** Selected text follows **
Unravelling the genetic sequences of cancer that has spread to the brain could offer unexpected targets for effective treatment, according to a study (“Genomic characterization of brain metastases and paired primary tumors reveals branched evolution and potential therapeutic targets”) published in Cancer Discovery.
Scientists say they found that the original, or primary, cancer in a patient's body may have important differences at a genetic level from cancer that has spread to the patient's brain. This insight could suggest new lines of treatment.
Priscilla Brastianos, M.D., a neurooncologist and director of the Brain Metastasis program at Massachusetts General Hospital, points out that “brain metastases are a devastating complication of cancer. Approximately eight to ten percent of cancer patients will develop brain metastases, and treatment options are limited. Even where treatment is successfully controlling cancer elsewhere in the body, brain metastases often grow rapidly.”
She and her colleagues studied tissue samples from 104 adults with cancer. In collaboration with researchers at the Broad Institute, they analyzed the genetics of biopsies taken from the primary tumor, brain metastases, and normal tissues in each adult. For 20 patients, they also had access to metastases elsewhere in the body.
The team discovered that, in every patient, the brain metastasis and primary tumor shared some of their genetics, but there were also key differences. In 56% of patients, genetic alterations that potentially could be targeted with drugs were found in the brain metastasis but not in the primary tumor.
“We found genetic alterations in brain metastases that could affect treatment decisions in more than half of the patients in our study,” notes Dr. Brastianos. “We could not detect these genetic alterations in the biopsy of the primary tumor. This means that when we rely on analysis of a primary tumor we may miss mutations in the brain metastases that we could potentially target and treat effectively with drugs.”
** End of Selected text **
■ Required action 1
According to the passage on brain metastases, in what percentage of patients were potentially drug-targetable genetic alterations found in the brain metastasis but not in the primary tumor?
■ Required action 2
List every kind of tissue that the passage on brain metastases says the researchers analyzed, including any analyzed for only some patients.
■ Required action 3
Continue the passage on brain metastases after its last sentence.
** Source information follows **
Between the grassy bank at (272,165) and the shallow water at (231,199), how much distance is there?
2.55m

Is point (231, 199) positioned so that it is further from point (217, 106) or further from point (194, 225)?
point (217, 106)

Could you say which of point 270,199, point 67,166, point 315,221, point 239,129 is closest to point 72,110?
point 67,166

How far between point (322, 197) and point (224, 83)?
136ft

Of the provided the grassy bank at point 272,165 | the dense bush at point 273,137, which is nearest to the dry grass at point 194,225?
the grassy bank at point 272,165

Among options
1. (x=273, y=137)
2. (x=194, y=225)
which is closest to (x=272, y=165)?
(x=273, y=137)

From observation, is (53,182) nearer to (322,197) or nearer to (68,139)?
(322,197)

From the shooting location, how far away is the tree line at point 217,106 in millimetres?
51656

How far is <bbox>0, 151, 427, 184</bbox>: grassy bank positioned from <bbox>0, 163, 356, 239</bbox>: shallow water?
** End of Source information **
** Source information follows **
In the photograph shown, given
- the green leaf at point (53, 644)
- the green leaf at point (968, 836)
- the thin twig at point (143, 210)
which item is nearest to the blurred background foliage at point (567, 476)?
** End of Source information **
■ Output 1
56%

■ Output 2
- Primary tumor
- Brain metastases
- Normal tissues
- Metastases elsewhere in the body (for 20 patients)

■ Output 3
This study also found that if a patient had more than one brain metastasis, each was genetically similar. The researchers used their findings to map the evolution of a cancer through a patient's body, and draw up a phylogenetic tree for each patient to demonstrate how the cancer had spread and where each metastasis had come from.
They concluded that brain metastases and the primary tumor share a common genetic ancestor. Once a cancer cell, or clone, has moved from the primary site to the brain, it continues to develop and amass genetic mutations. The genetic similarity of the brain metastases in individual patients suggests that each brain metastasis has developed from a single clone entering the brain.
The genetic changes in brain metastases are independent of any occurring at the same time in the primary tumor, and in metastases elsewhere in the body, the researchers said. Characterization of the genetics of a patient's primary cancer can be used to optimize treatment decisions, so that drugs that target specific mutations in the cancer can be chosen. However, brain metastases are not routinely biopsied and analyzed.
“When brain metastasis tissue is available as part of clinical care, we are suggesting sequencing and analysis of that sample,” continues Dr. Brastianos. “It may offer more therapeutic opportunities for the patient. Genetic characterization of even a single brain metastasis may be superior to that of the primary tumor or a lymph node biopsy for selection of a targeted treatment.”